Gendron’s legal focus will now transition to federal case, in which the death penalty is on the table, after receiving 11 life sentences without the possibility of parole in the state case.
A status conference regarding the federal case is scheduled for Thursday. New York State does not have the death penalty.
During Wednesday’s court proceedings, family members of victims brought up the death penalty a number of times while sharing impact statements before the sentencing. Most said they opposed the death penalty for Gendron, instead wanting him to remain alive to suffer for the rest of his life in prison.
Wayne Jones, the son of shooting victim Celestine Chaney, made his feelings on the death penalty clear. Looking directly at Gendron, he said he believed putting the self-proclaimed white supremacist to death would be giving him a pass.
“I don’t wish the death penalty on you – I wish they keep you alive,” Jones said, “so you have to suffer with the thought of what you did for the rest of your life.
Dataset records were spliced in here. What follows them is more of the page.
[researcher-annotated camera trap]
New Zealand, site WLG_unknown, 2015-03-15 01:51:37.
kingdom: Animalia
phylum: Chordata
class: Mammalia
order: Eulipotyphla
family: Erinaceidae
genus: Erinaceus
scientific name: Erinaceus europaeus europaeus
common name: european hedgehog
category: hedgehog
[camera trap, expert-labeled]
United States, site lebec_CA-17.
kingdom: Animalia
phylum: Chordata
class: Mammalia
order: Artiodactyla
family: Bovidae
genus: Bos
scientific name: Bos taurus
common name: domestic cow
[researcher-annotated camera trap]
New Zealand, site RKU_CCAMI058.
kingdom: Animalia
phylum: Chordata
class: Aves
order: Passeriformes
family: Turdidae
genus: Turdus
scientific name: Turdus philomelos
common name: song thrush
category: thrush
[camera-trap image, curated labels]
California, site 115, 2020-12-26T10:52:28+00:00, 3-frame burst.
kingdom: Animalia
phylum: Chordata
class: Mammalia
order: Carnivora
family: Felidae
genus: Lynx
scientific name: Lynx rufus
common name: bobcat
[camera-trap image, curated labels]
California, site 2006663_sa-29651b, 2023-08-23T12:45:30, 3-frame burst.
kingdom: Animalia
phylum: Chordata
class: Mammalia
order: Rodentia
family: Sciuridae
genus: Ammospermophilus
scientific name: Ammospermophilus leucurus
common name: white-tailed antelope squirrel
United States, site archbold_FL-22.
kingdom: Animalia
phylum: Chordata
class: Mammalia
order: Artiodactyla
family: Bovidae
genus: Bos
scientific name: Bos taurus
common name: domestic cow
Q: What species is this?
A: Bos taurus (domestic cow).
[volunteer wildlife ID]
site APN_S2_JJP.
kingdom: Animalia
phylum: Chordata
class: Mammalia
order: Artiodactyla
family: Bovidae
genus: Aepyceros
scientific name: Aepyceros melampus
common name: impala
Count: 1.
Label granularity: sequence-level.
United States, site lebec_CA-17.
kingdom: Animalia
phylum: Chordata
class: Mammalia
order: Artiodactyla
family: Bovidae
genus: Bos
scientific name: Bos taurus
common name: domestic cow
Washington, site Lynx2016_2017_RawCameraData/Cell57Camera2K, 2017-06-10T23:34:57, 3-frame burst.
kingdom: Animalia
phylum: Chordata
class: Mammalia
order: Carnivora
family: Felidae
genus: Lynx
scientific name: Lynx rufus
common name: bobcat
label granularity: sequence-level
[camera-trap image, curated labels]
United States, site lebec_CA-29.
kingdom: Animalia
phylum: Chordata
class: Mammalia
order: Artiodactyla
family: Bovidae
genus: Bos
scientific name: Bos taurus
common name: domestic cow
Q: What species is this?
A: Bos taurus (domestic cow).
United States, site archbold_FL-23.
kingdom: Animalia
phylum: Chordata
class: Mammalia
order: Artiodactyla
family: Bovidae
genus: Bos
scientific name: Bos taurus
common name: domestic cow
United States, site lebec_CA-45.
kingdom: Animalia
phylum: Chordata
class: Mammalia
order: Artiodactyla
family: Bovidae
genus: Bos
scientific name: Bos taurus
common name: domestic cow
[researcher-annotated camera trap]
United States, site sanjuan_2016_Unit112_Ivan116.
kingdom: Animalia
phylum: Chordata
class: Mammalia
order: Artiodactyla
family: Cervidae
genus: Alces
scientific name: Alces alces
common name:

To me, killing you is the easy way out.”
Brian Talley, the brother-in-law of shooting victim Geraldine Talley, also looked directly at Gendron during his impact statement and said he hopes the mass shooter’s life is spared to allow him to suffer alone in prison.
“I pray to God they do not kill you,” Talley said. “Because I’ve been incarcerated. I know where you’re going. Where you’re going, solitary confinement for the rest of your life, by yourself, wearing this color green — that’s why I wore green today … I’m praying you wear this [color green] for the rest of your life.”
Zeneta Everhart, the mother of shooting survivor Zaire Goodman, echoed Jones and Talley’s sentiments in a press conference after the sentencing.
“He should be scared,” Everhart said. “This is why I’ve said over and over again that I don’t believe in the death penalty. Every day of the rest of his life, he should be scared. He should be fearful, he should not be able to sleep. He should not have a waking moment where he does not think about what he did.”
The 19-year-old’s apology in court Wednesday was viewed by some as an attempt to spare his life.
Last week, Mark Talley, son of Geraldine Talley, said that an apology would be insincere and an attempt to avoid the death penalty in the federal case. Erie County District Attorney John Flynn felt similarly.
“I anticipate that the reason why he said what he said today was to save his life in federal court,” Flynn said after the sentencing. “That’s probably the only reason why he said it … to me, it was not heartfelt at all.”
Flynn also noted during a post-sentencing press conference that he would “stay in his lane” regarding the federal prosecution and did not comment much further on the death penalty, though he did say it was “the only decision that really needs to be made in this entire process.”
Not all family members want Gendron’s life spared, however.
Barbara Massey, the sister of shooting victim Katherine Massey, said during a press conference following the sentencing that she believed Gendron staying in prison for the rest of his life is a waste of funds.
“I want the death penalty,” Massey said. “I don’t see wasting another dollar on him. He doesn’t care, he only made that statement because we have to go through federal next … He shot my sister in the head twice, and the death penalty is the only thing I want.”
No matter what ruling is made regarding the death penalty, Gendron will at least spend the rest of his life in prison with no possibility of probation or parole through Wednesday’s sentencing.